I drove home and answered telephone calls for the rest of the day – including having to explain to Finger Man that he has to include the word security in the title of the Future Internet TIC (and probably more words once other people talk to Ministers!)

Thursday was slated to be a “working from home” day.  I had to adapt a presentation provided by Transport Man for the Yanks the next week and hadn’t found time so far.  By way of displacement activity, I took phone calls from the UCL/Loughborough Cell Therapy TIC proposal team, Healthcare Man (about our no longer US Road Trip) and a guy from the MRC who wanted to wash his head at me about the single centre nature of TICs (again!) and tried to join an Innovate Steering Group but found being on a phone line makes them seem even more dire than they do in person, so zoned out.  I did, however, end up with what I think is a pretty good presentation, but then the basis was pretty good too.

Friday was another Swindon day, primarily built around a visit from Paul Hollinshead of DECC.  He brought the fragrant Sarah with him, so was probably well briefed.  He got an introduction from FL, an overview of the Energy activities from Derek (since Energy Man was on holiday), a description of the Sustainability activities from Sustainability Man and one on Transport from guess who?  Bryan then talked about SBRI and I added stuff to reinforce the linkages and similarities of approach everyone mentioned.  He tested us early by asking what we thought of the roll-out of smart meters (the answer is that it’s a crock and they’ll probably need to be ripped out and replaced in 3-5 years time was obviously one he agreed with) and we ended up with what a civil servant would describe as a “robust” discussion, by which they mean one where people actually say what they think!

Afterwards, I downloaded the various conversations I had had with Healthcare Man and a variety of MRC people to FL about the Pharma Forum, so that he could look prepared next week.

My final meeting was with David Hodge, the man who had invented Tensabarrier (see – http://www.tensabarrierdirect.com/uk/categories/Tensabarrier/) – 35 years ago!  He has been talking to the RCA about a prize for new ideas getting to market quicker and they had suggested he talked to us.
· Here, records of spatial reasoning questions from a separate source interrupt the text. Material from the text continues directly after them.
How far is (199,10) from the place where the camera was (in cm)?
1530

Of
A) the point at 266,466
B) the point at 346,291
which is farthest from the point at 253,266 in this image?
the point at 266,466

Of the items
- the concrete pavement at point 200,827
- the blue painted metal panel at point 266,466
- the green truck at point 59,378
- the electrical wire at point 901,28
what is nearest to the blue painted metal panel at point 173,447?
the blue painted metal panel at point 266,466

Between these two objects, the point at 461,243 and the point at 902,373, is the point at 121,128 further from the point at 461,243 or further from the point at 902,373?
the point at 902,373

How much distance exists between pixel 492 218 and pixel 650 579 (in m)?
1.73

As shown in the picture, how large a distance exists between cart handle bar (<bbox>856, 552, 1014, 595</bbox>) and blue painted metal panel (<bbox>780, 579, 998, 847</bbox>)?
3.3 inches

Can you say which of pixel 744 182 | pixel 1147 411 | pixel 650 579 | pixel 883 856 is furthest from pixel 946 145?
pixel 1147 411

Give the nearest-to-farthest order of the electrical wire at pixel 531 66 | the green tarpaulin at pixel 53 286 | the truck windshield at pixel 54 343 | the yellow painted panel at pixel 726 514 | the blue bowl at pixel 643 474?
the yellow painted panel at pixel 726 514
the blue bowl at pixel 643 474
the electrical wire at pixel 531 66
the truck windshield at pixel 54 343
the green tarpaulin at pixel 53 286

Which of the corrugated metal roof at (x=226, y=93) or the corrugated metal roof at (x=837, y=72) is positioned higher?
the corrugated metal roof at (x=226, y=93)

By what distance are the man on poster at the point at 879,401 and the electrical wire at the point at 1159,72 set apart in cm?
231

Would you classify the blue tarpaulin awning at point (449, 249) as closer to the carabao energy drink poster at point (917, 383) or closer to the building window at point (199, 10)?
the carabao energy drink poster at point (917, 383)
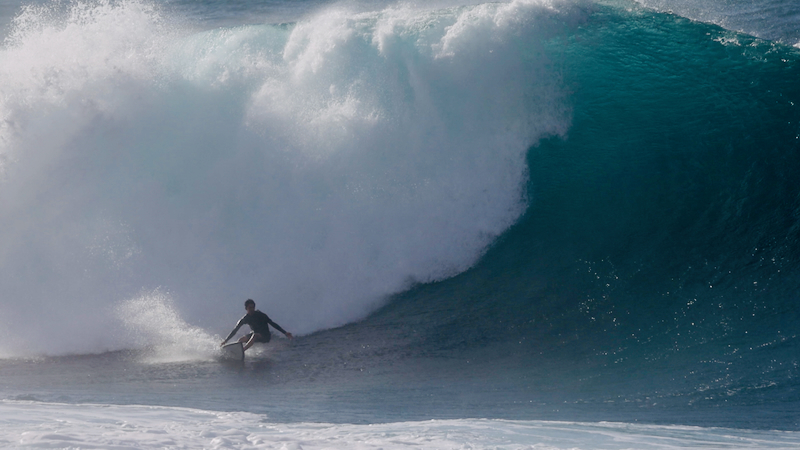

I did wonder whether we could have a 2-stage competition, where the “finalists” get connections into relevant SMEs and the winner is the one who makes the most progress towards commercialisation – a sort of reverse Design Option!

I got home, ate my dinner and then took part in an interview with what appears to be the Cisco house magazine (see – http://newsroom.cisco.com/).  MD had sent the journalist some pre-reading and we did the interview over Skype.  It was mostly about Tech City, but I managed to get in an explanation of why the LaunchPad was novel but fitted in with our way of operating.  MD tells me that his offer to let us see the text before it is published means that he is a “good” journalist.  He also has my favourite Browning quote as his motto on Skype!